A Unique Role for the Hippocampus in Cue Integration During Human Spatial Navigation

It is a central question in cognitive neuroscience how the brain integrates diverse sensory inputs to improve cognitive performance. This study investigated this question in the domain of human spatial navigation using high-field fMRI, a novel navigation task, and desktop virtual reality. Participants learned and retrieved spatial locations using landmarks alone (landmark condition), visual self-motion cues alone (i.e., optic flow; self-motion condition), or both cues together (combination condition). Behaviorally, participants benefited from cue integration. fMRI analyses revealed a cue integration effect in the hippocampus, which displayed positional coding only in the combination condition, and only in participants who showed behavioral evidence of cue integration.

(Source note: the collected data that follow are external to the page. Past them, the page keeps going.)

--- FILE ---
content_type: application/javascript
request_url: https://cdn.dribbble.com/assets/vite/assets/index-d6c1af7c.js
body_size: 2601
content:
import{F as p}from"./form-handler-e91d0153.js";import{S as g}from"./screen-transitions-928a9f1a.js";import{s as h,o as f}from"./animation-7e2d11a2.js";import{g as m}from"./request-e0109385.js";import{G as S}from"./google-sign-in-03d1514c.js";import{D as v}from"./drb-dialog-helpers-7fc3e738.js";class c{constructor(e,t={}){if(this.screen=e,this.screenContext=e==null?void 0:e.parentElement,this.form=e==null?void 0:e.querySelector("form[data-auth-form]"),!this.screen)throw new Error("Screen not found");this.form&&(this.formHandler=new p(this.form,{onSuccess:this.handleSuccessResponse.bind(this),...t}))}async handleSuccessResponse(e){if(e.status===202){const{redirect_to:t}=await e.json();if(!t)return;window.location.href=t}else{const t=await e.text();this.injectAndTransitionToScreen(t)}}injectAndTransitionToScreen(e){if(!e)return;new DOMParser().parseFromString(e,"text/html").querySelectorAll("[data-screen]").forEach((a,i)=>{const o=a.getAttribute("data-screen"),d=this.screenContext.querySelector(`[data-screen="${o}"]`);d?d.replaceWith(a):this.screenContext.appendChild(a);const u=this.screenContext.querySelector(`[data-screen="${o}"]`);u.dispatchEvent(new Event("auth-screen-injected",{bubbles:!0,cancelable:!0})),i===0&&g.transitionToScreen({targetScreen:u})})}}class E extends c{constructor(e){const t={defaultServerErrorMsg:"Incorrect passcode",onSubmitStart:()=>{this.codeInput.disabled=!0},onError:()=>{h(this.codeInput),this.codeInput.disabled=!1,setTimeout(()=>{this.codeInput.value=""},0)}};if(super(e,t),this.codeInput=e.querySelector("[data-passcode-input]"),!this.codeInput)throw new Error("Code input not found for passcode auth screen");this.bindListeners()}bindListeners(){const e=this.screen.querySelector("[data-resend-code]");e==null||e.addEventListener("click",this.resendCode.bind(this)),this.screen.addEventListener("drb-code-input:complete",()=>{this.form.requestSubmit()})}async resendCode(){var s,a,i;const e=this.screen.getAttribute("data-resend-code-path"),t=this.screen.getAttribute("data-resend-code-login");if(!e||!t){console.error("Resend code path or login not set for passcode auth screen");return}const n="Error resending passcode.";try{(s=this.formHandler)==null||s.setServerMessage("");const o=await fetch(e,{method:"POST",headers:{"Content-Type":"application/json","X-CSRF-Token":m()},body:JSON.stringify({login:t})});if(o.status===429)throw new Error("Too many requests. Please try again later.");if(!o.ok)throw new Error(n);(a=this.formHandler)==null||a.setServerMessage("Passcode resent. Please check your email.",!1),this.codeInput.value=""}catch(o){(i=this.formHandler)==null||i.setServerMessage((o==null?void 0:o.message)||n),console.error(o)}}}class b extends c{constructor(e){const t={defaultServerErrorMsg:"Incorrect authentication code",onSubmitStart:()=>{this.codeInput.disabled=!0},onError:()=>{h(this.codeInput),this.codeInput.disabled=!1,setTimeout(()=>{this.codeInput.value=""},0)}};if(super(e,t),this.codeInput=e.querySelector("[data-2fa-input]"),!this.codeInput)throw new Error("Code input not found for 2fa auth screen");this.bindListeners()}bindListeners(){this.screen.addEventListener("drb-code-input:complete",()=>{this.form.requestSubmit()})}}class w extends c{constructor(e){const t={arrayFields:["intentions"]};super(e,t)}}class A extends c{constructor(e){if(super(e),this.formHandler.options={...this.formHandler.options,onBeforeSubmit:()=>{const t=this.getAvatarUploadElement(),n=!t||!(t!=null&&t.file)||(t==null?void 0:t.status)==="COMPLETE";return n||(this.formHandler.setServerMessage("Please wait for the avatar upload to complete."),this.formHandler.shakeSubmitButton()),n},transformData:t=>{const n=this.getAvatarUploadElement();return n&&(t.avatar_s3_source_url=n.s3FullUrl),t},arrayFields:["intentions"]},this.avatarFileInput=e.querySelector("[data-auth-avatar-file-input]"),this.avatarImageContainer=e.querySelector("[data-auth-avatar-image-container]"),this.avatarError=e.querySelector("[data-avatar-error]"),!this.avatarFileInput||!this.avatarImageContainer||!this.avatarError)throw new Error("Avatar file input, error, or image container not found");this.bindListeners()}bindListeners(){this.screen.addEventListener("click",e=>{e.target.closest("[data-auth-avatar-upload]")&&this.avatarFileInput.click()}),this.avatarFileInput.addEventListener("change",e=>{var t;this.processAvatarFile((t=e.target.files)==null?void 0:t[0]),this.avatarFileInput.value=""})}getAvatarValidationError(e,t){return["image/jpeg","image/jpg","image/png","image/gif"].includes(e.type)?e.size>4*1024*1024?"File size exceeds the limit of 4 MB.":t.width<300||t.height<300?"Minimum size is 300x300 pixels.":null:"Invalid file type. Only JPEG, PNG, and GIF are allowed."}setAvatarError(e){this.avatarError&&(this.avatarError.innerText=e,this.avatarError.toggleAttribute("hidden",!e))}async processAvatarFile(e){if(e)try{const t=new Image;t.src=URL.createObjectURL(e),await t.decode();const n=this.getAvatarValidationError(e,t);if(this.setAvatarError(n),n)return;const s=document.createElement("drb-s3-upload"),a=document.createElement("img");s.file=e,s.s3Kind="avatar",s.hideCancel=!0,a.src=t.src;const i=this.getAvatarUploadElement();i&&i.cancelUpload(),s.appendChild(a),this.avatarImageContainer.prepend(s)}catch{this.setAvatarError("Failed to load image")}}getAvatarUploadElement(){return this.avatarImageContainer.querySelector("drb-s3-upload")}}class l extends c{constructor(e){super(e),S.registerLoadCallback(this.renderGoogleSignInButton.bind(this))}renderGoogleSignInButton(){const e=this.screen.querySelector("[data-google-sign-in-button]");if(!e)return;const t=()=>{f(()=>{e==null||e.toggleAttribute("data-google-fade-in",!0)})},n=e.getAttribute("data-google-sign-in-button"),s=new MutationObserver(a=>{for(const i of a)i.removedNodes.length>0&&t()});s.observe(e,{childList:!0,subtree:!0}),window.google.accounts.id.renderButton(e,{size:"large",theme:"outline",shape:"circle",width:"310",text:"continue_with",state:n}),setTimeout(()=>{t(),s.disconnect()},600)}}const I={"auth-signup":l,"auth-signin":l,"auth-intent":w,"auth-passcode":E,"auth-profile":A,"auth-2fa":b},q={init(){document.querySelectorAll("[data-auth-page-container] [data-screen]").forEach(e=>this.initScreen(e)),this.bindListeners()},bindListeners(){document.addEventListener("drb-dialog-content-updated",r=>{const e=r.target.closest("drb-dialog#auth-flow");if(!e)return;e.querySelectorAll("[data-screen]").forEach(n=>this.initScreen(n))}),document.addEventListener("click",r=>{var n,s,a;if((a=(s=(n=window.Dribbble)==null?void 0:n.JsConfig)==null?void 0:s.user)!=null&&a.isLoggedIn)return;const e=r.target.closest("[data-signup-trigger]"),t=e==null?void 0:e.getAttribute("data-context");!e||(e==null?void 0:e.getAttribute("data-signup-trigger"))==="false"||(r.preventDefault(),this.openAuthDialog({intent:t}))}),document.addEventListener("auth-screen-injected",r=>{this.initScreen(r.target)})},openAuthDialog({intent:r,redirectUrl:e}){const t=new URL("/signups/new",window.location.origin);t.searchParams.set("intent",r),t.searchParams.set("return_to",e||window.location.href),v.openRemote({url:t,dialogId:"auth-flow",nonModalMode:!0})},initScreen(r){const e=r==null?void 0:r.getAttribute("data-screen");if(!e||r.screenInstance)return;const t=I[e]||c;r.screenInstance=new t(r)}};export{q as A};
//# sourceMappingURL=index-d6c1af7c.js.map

Notably, the posterior hippocampus exhibited stronger positional coding in the combination condition than in both single-cue conditions. Additionally, positional coding in the hippocampus predominantly reflected actual, rather than self-reported, locations, suggesting relatively early involvement in the cue integration process. These findings suggest that the hippocampus supports precise memory-guided navigation by integrating different spatial cues, a function beyond simple spatial representation. More broadly, this work helps reconcile the longstanding debate regarding the hippocampus’s role in spatial navigation versus episodic and relational memory, facilitating a unified understanding of hippocampal function.